Brown v. Bildungsausschuss von Topeka

BROWN V. BILDUNGSAUSSCHUSS VON TOPEKA, 347 US 483 (1954), Entscheidung über die Abhilfe, 349 US 294 (1955), war der führende Fall der fünf vom Obersten Gerichtshof entschiedenen Fälle, in denen festgestellt wurde, dass die Trennung in der öffentlichen Bildung gegen die Garantie der Verfassung für den gleichen Schutz der Gesetze verstößt. Die Verfassungsmäßigkeit staatlicher Gesetze, die getrennte Schulen vorschreiben, schien von Plessy gegen Ferguson (1896), der ein Gesetz von Louisiana bestätigte, das "getrennte, aber gleiche" Unterkünfte auf Eisenbahnen vorschreibt. Anwälte der Nationalen Vereinigung zur Förderung farbiger Menschen (NAACP) unter der Leitung von Charles Hamilton Houston und Thurgood Marshall bereiteten die Grundlagen für die Braun Entscheidung in einer Reihe von Fällen, in denen der Oberste Gerichtshof die getrennte Ausbildung an Graduierten- und Berufsschulen für ungültig erklärte, weil die getrennten Programme keine gleichwertige Ausbildung ermöglichten. Die Ausweitung dieser Präzedenzfälle auf Sekundar- und Grundschulen war ein großer Schritt, da die Richter der Ansicht waren, dass die Aufrechterhaltung einer getrennten Bildung ein zentrales Merkmal des gesamten südlichen Segregationssystems sei.

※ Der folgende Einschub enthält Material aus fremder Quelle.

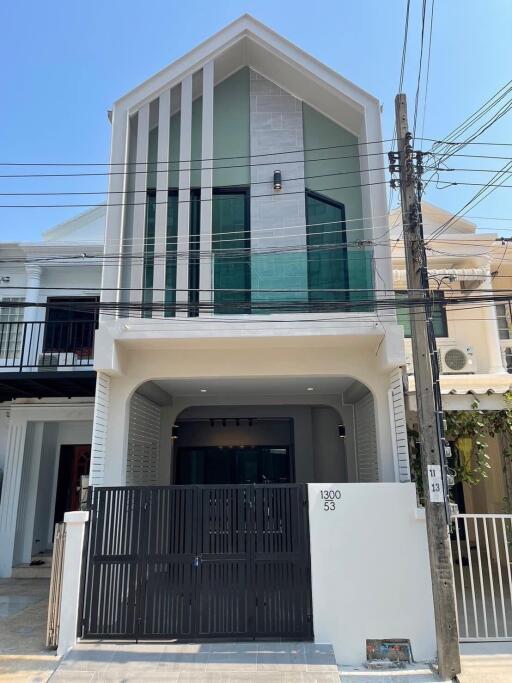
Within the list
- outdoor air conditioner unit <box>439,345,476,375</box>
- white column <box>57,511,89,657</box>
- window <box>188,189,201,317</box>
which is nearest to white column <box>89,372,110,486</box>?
white column <box>57,511,89,657</box>

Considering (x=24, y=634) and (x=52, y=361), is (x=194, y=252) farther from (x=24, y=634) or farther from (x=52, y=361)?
(x=24, y=634)

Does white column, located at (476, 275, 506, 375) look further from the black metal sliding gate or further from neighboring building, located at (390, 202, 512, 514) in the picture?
the black metal sliding gate

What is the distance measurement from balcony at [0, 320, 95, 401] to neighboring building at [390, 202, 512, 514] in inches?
241

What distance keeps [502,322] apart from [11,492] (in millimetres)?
11377

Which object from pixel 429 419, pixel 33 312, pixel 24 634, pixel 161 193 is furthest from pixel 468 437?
pixel 33 312

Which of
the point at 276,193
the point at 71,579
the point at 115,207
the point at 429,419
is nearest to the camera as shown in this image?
the point at 429,419

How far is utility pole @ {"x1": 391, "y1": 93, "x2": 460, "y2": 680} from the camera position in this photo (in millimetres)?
4965

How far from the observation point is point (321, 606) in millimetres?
5426

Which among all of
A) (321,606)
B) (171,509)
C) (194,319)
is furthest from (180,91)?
(321,606)

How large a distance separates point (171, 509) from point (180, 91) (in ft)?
22.0

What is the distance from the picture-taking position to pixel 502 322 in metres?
11.0

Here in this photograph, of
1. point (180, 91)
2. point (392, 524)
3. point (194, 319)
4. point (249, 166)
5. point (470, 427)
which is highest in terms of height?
point (180, 91)

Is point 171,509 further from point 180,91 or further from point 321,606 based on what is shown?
point 180,91

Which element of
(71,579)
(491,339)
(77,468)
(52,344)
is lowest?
(71,579)
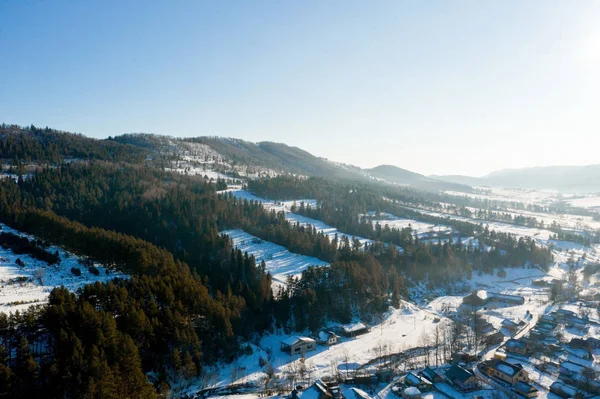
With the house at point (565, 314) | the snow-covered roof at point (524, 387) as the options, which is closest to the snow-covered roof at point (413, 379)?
the snow-covered roof at point (524, 387)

Oliver Brown verklagte die Schulbehörde von Topeka, Kansas, weil seiner Tochter die Zulassung zur Schule verweigert wurde, die dem Haus von Brown am nächsten liegt. Die NAACP entwickelte ähnliche Fälle in Virginia, South Carolina, Delaware und im District of Columbia, die alle vom Obersten Gerichtshof zusammen mit geprüft wurden Braun. Die Anwälte der afroamerikanischen Kläger und der Schulbehörden diskutierten die Fälle zweimal, bevor das Gericht seine einstimmige Entscheidung traf, die getrennte Bildung für ungültig zu erklären und Zweifel aufkommen zu lassen Plessy v. Ferguson, das schien eine Trennung in jeder öffentlichen Einrichtung zu ermöglichen. Die Meinung von Chief Justice Earl Warren besagte, dass der Gerichtshof die Uhr nicht auf 1868 "zurückdrehen" könne, als die Gleichbehandlungsklausel verabschiedet wurde, oder auf 1896; Diese Trennung könnte "die Herzen und Gedanken" afroamerikanischer Kinder "auf eine Weise beeinflussen, die wahrscheinlich nie rückgängig gemacht werden kann". und dass gesetzlich getrennte Schulen niemals gleich sein könnten.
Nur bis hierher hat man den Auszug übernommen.